Effect of replacing meat with soy & legumes on risk of heart disease

97% of people with diabetes have abnormal cholesterol levels. Diabetics tends to have high triglycerides and low HDL cholesterol (good cholesterol).

In addition, the particle size of LDL cholesterol (“bad” cholesterol) in diabetics tends to be smaller: small and dense LDL particles are like tiny pellets floating around your arteries. They puncture the wall of the artery, triggering an immune response from your body, which causes the artery to narrow.

Diabetics also have higher blood pressure: blood pressure is one of the top 3 risk factors for heart disease.

As a result, of all people, diabetics carry the highest risk of heart disease.

So what happens when you take a group of diabetics and replace their red meat with soy or with legumes (beans)? Would their risk of heart disease drop?

This is what a recent study aimed to answer.

They took 75 diabetics aged between 40 and 65 and split them into 3 groups:

  • Group 1: 6 servings of red meat per week.

  • Group 2: replaced all red meat with soy-based meals.

  • Group 3: replaced all red meat with legume-based meals.

(all other meals were exactly the same for all groups).

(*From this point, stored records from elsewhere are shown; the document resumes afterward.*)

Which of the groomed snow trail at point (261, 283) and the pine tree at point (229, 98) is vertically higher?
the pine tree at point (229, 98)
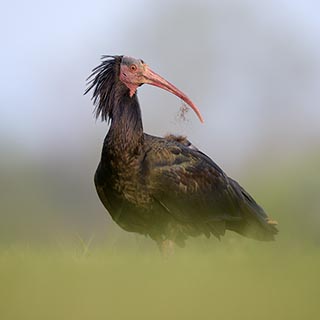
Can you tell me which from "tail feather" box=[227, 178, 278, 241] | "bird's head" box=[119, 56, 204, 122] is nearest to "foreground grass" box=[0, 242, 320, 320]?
"tail feather" box=[227, 178, 278, 241]

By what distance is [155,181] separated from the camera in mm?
8406

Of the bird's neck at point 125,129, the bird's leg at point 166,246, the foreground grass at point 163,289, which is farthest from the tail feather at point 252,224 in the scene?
the foreground grass at point 163,289

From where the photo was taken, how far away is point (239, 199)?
931 cm

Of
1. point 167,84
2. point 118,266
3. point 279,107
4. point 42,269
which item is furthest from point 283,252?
point 279,107

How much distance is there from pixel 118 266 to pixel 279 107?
3090 cm

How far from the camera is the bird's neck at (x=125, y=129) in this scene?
8.53m

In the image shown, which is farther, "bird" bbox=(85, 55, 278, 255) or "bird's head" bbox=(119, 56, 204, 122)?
"bird's head" bbox=(119, 56, 204, 122)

And then they monitored their biomarkers for a period of 2 months (more than enough to observe changes in blood levels of common biomarkers which respond to dietary changes).

This is what they observed:

  • There were NO significant differences among the 3 groups in: fasting blood glucose, HbA1c, insulin sensitivity, cholesterol levels, triglyceride levels, and Framingham Risk Score (risk of heart disease);

  • Group 1 (red meat group) saw a DROP in blood pressure compared to Groups 2 and 3.

These findings are fully in agreement with all the major intervention studies published in recent years.

Intervention studies are the only studies we should rely upon: they take groups of people, change their diets, and then test the outcome.

All the major studies which have shown that red meat “causes heart disease” have 2 common problems:

  1. They’re “old”: most studies date back to the 1950s, 60s, and 70s.

  2. They were “observational”: they just noticed that people who have less heart disease tend to eat less red meat. But these studies are flawed because of something called: “confounding factors”: people who are healthy tend to exercise more, be more relaxed and happy, eat more anti-inflammatory foods (vegetables), eat less fried foods, and perhaps eat a bit less meat. So ALL of these factors lead them to be healthier, NOT avoiding red meat.

Note: processed meats are a different story. “Intervention” studies have actually demonstrated that "processed meats” (factory-made burgers, sausages, canned meat, etc) DO trigger inflammation in the body and DO increase risk of a variety of diseases.